Nora slapped the dust off her jeans with a sinking feeling as she watched Corrie Swanson approach. She wondered what the agent wanted now. She sure as hell hoped Swanson wasn’t going to throw her current dig into the extended chaos she had with the previous one. Reluctantly, Nora climbed down from the cave entrance to meet Corrie beneath the tent shade set up on the valley floor.
Corrie approached with her hand extended.
“Hi, Nora,” said Corrie, shaking her hand. “I hope I’m not interrupting anything.”
Nora said, “Well, that depends.”
“This isn’t about the Donner Party site, if that’s what worries you.”
Nora took immediate, and instinctual, offense. Do I look worried? But she pushed the feeling away, telling herself she was being prickly.
“We were about to have lunch,” she said instead. “Come into the shade and have some coffee.”
Nora led the way. She poured Corrie a cup from a large thermos and another for herself.
“Have a seat,” she said. “Cream and sugar are over there.”
Corrie eased herself into a chair, looking uncertain. Adelsky took a seat nearby and pretended to drink his coffee, while obviously waiting with his ears perked up to hear what the FBI agent might have to say. Nora thought with a certain amusement that Corrie still looked very much the rookie—she hadn’t yet developed the air of authority and self-assurance law enforcement types usually displayed. And she looked so young. It couldn’t be easy for her in an FBI office with a bunch of older guys.

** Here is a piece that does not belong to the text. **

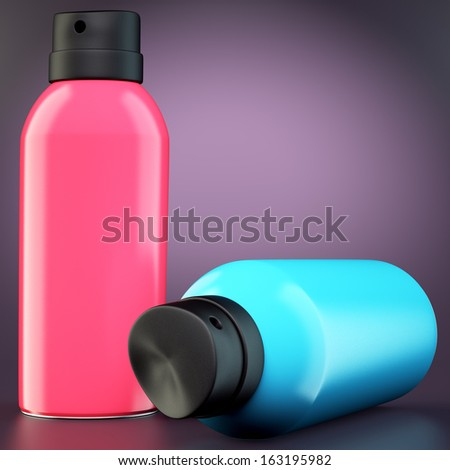Two spray cans on dark background. 3d illustration  - stock photo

Nora certainly empathized with that.
So why did she feel such an urgency to speed Corrie on her way? “How’s your arm?” she asked, making an effort to be polite.
“All healed up, thanks for asking.”
They sat in director’s chairs around a plastic worktable. Nora’s sandwich was in the cooler nearby, but she figured it would be rude to start eating in front of Corrie. Adelsky felt no such compunction, and he hauled out an overstuffed bologna sandwich and began to chow down.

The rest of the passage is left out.